Viabilità e parcheggi, l’affondo di Buono: “Gestione disastrosa”

“Una delle cose maggiormente rilevanti che riguardano la qualità della vita di una comunità e la buona amministrazione di un Ente è la viabilità e la distribuzione dei parcheggi. E’ evidente come la gestione di questo capitolo della vita collettiva sia portato avanti da questa amministrazione in modo disastroso e senza alcun intervento di seria programmazione”. E’ quanto ha affermato in una nota il consigliere comunale del Pd di Venafro, Stefano Buono. “Non solo le istanze dei cittadini, delle associazioni e dei partiti non vengono ascoltate – ha proseguito – ma non si degnano neanche di riscontrare interrogazioni formalmente avanzate. L’organizzazione dei parcheggi in Città sconta un’assenza totale di programmazione organica; il disordine configura una situazione caotica dal punto di vista della mobilità tale da far percepire il suolo pubblico come una sorta di “terra di nessuno” priva di regolamentazione. Il disagio è avvertito in modo più forte nel perimetro del centro storico. Ovviamente, in quest’area, il problema risulta acuito dalla presenza degli uffici comunali e del Municipio”.

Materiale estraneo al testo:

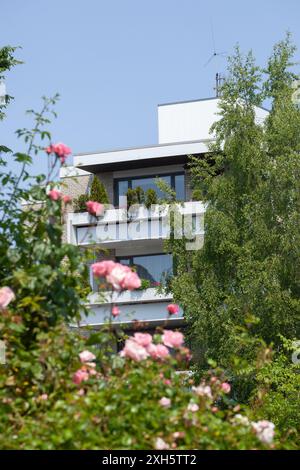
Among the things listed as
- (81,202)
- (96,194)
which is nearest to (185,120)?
(96,194)

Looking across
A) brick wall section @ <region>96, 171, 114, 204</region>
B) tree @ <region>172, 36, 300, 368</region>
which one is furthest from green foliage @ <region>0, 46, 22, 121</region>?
brick wall section @ <region>96, 171, 114, 204</region>

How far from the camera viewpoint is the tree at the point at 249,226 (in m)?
25.8

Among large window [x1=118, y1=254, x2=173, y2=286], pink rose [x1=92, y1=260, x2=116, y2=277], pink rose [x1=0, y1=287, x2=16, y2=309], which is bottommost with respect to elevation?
large window [x1=118, y1=254, x2=173, y2=286]

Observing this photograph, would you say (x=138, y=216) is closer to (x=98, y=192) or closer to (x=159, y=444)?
(x=98, y=192)

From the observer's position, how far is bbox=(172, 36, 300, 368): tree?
25750 mm

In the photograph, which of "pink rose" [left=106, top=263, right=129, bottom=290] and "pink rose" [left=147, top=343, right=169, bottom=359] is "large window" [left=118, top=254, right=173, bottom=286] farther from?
"pink rose" [left=147, top=343, right=169, bottom=359]

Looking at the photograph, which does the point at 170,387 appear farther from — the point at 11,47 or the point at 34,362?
the point at 11,47

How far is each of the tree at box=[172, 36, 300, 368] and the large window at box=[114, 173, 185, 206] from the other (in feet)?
22.9

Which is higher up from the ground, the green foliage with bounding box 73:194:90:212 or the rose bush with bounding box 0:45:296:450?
the green foliage with bounding box 73:194:90:212

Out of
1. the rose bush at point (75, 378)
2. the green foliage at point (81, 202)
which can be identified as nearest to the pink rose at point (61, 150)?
the rose bush at point (75, 378)

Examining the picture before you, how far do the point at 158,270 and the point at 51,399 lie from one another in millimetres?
30332

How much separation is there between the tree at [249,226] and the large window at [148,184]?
6.98 metres

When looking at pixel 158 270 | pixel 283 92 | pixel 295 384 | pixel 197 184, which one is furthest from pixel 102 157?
pixel 295 384

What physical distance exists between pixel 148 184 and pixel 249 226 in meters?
10.5
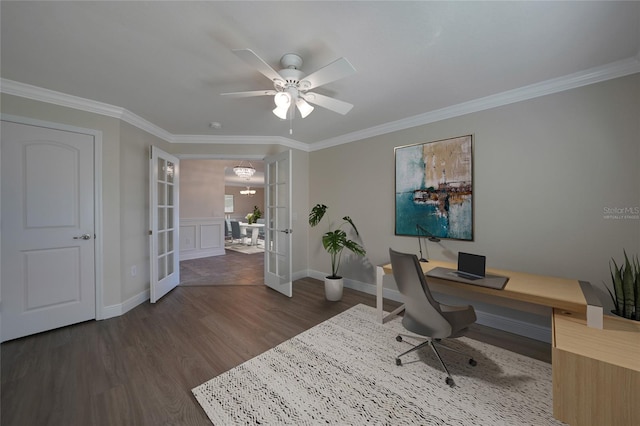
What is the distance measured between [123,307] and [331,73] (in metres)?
3.46

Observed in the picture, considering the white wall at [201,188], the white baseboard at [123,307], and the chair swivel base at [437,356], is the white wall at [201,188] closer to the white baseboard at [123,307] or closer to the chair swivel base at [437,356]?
the white baseboard at [123,307]

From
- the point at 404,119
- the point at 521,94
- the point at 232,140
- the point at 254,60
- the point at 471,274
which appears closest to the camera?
the point at 254,60

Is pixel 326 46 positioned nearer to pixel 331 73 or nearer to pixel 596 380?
pixel 331 73

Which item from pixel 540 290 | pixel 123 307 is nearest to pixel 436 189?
pixel 540 290

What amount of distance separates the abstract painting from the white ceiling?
553 millimetres

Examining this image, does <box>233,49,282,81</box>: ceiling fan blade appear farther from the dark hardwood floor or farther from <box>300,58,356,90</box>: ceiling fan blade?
the dark hardwood floor

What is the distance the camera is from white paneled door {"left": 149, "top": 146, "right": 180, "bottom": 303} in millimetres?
3162

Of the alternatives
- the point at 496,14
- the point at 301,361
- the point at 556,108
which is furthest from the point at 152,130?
the point at 556,108

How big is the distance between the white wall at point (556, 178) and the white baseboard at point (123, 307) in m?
3.69

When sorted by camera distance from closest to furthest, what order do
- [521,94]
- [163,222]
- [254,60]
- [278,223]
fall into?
[254,60] → [521,94] → [163,222] → [278,223]

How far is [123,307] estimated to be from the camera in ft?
9.43

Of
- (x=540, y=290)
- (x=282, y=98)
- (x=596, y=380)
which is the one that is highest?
(x=282, y=98)

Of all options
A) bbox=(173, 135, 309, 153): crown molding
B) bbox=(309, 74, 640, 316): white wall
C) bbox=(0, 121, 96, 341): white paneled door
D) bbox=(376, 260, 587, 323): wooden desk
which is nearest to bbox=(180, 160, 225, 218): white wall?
bbox=(173, 135, 309, 153): crown molding

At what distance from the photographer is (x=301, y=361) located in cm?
200
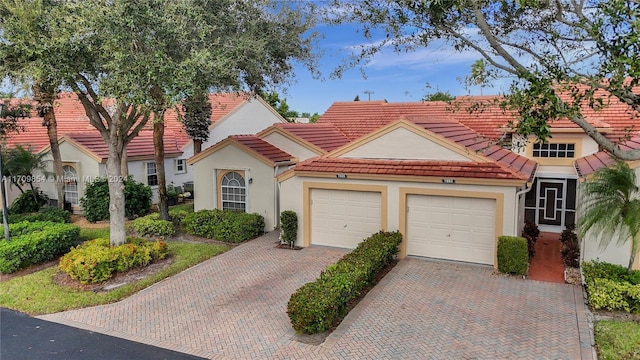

Residenti e associazioni “hanno già da tempo posto il problema, evidenziando – ha rimarcato il presidente di Partecipazione Democratica – come la vivibilità del centro storico sia seriamente compromessa anche da ulteriori fattori (edifici pericolanti, sporcizia, presenza di rifiuti abbandonati etc. etc.) senza ricevere alcun tipo di riscontro. Tutte motivazioni e istanze recepite e tradotte in una formale interrogazione con richiesta di risposta scritta inviata il 18 Ottobre 2021. Ma a distanza ormai di tre mesi, nonostante il Regolamento sul funzionamento del Consiglio Comunale preveda massimo trenta giorni per fornire una risposta, il sindaco Ricci e la giunta comunale hanno evidentemente ritenuto di non dover neanche più fornire un riscontro. Si parla tanto di marketing territoriale e di turismo ma la gestione complessiva, a ormai quasi quattro anni dall’insediamento, è pietosa. Il disimpegno, l’approssimazione, l’incapacità e il menefreghismo – ha concluso Buono – sono il tratto distintivo di questa inesistente amministrazione”.